Participants (not necessarily presenters)

• Aris Adamantiadis (libssh)
• Andreas Jellinghaus (OpenSC)
• Andreas Schneider (libssh)
• Daniel Pocock (dynalogin)
• Daniel Stenberg (libssh2, libcurl)
• Jean-Michel Pouré (Gooze)
• Kai Engert (NSS)
• Larry Stefonic (yaSSL)
• Martin Paljak (OpenSC)
• Nikos Mavrogiannopoulos (GnuTLS)
• Peter Koch (OpenSC)
• Peter Stuge (OpenSC, libssh2, OpenSSH-portable)
• Simon Josefsson (GNU SASL, GNU Shishi, GNU GSS, HOTP Toolkit, GnuTLS, libssh2)
• Stef Walter (!GnomeKeyring)
• Tomas Gustavsson (EJBCA)
• Emanuele Pucciarelli (OpenSC)

Devroom

This was proposed to the FOSDEM people, fields in bold went into the application. (Confirmation e-mail)

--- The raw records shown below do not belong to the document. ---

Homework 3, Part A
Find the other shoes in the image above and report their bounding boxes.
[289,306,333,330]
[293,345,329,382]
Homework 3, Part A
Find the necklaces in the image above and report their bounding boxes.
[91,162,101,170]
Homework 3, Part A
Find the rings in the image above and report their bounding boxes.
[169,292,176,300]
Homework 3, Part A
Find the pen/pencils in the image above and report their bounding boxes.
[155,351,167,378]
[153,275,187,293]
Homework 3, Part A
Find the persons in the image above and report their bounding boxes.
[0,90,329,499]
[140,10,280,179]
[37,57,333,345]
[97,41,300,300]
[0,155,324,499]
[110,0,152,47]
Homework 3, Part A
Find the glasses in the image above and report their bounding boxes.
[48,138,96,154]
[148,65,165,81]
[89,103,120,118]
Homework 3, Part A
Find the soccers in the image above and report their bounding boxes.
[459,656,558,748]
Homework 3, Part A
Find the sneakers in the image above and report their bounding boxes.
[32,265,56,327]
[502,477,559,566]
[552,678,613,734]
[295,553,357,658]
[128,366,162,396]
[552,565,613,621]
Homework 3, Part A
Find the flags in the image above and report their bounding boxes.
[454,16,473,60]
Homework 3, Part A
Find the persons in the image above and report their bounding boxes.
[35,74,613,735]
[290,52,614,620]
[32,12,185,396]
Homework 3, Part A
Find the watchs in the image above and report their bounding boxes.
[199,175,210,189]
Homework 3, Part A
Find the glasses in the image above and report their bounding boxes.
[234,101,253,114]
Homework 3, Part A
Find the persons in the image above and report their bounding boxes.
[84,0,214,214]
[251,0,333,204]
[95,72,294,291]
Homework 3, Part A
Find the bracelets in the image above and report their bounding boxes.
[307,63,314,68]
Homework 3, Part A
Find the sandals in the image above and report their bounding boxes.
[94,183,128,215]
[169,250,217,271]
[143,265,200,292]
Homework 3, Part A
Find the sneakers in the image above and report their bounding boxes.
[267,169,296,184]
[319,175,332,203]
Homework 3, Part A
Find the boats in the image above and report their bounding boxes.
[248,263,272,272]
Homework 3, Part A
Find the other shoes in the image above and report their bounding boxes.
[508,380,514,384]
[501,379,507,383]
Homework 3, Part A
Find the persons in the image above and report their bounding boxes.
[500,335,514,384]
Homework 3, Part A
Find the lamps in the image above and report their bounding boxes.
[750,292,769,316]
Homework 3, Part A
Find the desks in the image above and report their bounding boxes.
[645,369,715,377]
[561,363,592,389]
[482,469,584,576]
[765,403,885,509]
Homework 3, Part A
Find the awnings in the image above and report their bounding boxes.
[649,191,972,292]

• devroom name: “Security / hardware crypto keys”
• topic, goals and target projects
  • see above “Why?”
  • as long as there is software that has a “key_file …; certificate_file …;” stanza in the configuration file and does not work with hardware based keys, there is progress to be made.
  • to map the open source software scene and promote interoperability.
  • to promote and help developers integrate with crypto the “best possible way” and share best practices
• related projects and participants:
  • OpenSC
    • To have seamless support in applications for cards supported by OpenSC, either pre-personalized with created with pkcs15-init or some other mechanism.
  • NSS (confirmed, Kai Engert)
    • resonates with NSS Shared DB and Fedora crypto consolidation efforts
  • EJBCA (confirmed, Tomas Gustavsson)
    • signing certificates via OpenSC PKCS#11, assuring that a relatively straightforward personalization/enrollment would be possible with OpenSC. Full cycle from generation to certification and destruction.
  • libssh (confirmed, Aris Adamantiadis, Andreas Schneider)
  • GnomeKeyring (confirmed, Stef Walter)
  • GnuTLS (confirmed, Nikos Mavrogiannopoulos and Simon Josefsson)
  • yaSSL (confirmed, Larry Stefonic)
  • libssh2 (confirmed, Peter Stuge, Daniel Stenberg & Simon Josefsson)
  • libcurl (confirmed, Daniel Stenberg)
  • GNU SASL, GNU Shishi, GNU Generic Security Service (confirmed, Simon Josefsson)
  • dynalogin modular and versatile two-factor authentication suite
  • OATH Toolkit – OATH HOTP/TOTP/etc implementation
  • Fribid
• comments
  • Martin: mailing list post

Brainstorm

• (martin) To catch the attention of developers, share a leaflet with the problem description while wearing a properly themed t-shirt with the message “Protect your privates!” and a complimentary condom. Would be quite funny and catchy, if some condom manufacturer donated a few hundred/thousand condoms for health (and tech!) education purposes.